• _Passage provided_:
○ ○ ○ ○
Michael McFaul served as Barack Obama's ambassador to Russia from 2012 to 2014 and before that on the National Security Council as special assistant to the president and senior director of Russian and Eurasian affairs. He is also a distinguished academic, who specializes in Russian affairs and America's bilateral relationship with Russia, and used his years of scholarship to help Obama develop his "Russian reset" policy.
That policy, you may recall, was Obama's much-maligned attempt to put the United States on a better footing in its post-Cold War relationship with Russia. It may be strange to recall that there was a time when Republicans criticized a Democratic president for trying to improve America's relationship with Russia, instead of it being the other way around. One might well wonder what the architect of that policy thinks not only of President Donald Trump's odd relationship with the Russian government, but about the broader sweep of U.S.-Russia relations in the aftermath of the Cold War.
This is the subject of McFaul's new book, "From Cold War to Hot Peace: An American Ambassador in Putin’s Russia." and a subject we explored at length in a recent conversation. Unlike pundits on the right who regularly proclaim that "there was no collusion" or, for that matter, those on the left who are just as adamant that there was — McFaul is careful to distinguish between what he knows for sure and what he can only speculate about.
○ ○ ○ ○
• _Exercise instructions_:
1. Rewrite the McFaul passage starting at "This is the" and ending at "only speculate about.", putting "commentators" wherever "pundits" appears.
2. According to the McFaul passage, during which years was Michael McFaul ambassador to Russia?
Work only from the McFaul passage.

• _Material supplied_:
○ ○ ○ ○
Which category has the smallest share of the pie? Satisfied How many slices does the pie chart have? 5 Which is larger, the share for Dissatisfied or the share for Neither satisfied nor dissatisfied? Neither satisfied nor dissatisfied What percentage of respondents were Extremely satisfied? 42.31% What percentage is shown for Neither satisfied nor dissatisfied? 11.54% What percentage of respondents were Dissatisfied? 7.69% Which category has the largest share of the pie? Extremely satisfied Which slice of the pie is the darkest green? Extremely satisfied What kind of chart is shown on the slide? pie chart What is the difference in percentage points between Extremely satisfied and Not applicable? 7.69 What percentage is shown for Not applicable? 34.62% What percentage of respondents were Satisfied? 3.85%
○ ○ ○ ○
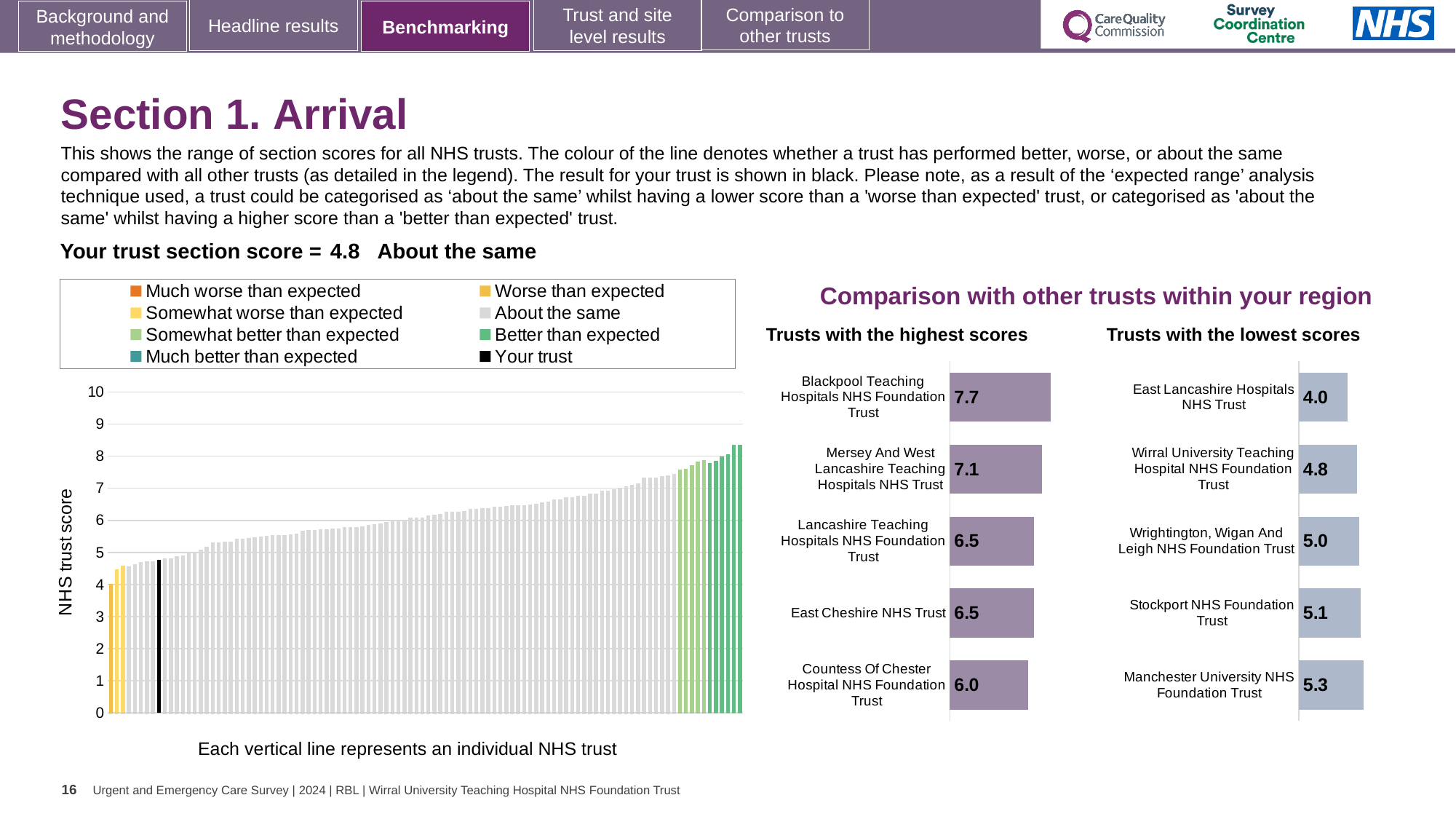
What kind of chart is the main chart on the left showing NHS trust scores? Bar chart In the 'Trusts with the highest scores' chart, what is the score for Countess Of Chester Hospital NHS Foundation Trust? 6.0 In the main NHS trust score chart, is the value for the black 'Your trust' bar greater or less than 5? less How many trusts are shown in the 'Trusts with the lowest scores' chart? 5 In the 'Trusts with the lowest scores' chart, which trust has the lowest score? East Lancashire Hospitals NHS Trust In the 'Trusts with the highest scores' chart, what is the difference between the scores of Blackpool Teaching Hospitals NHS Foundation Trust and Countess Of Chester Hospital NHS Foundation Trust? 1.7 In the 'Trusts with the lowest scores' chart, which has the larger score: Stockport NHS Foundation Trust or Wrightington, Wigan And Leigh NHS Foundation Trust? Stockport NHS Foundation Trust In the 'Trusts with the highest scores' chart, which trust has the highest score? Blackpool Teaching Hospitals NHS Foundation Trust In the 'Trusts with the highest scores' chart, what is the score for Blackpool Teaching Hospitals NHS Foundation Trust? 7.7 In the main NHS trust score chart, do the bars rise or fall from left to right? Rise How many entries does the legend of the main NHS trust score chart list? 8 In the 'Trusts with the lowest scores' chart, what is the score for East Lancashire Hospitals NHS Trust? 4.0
○ ○ ○ ○
• _Results in order_:
1.
This is the subject of McFaul's new book, "From Cold War to Hot Peace: An American Ambassador in Putin’s Russia." and a subject we explored at length in a recent conversation. Unlike commentators on the right who regularly proclaim that "there was no collusion" or, for that matter, those on the left who are just as adamant that there was — McFaul is careful to distinguish between what he knows for sure and what he can only speculate about.

2. From 2012 to 2014.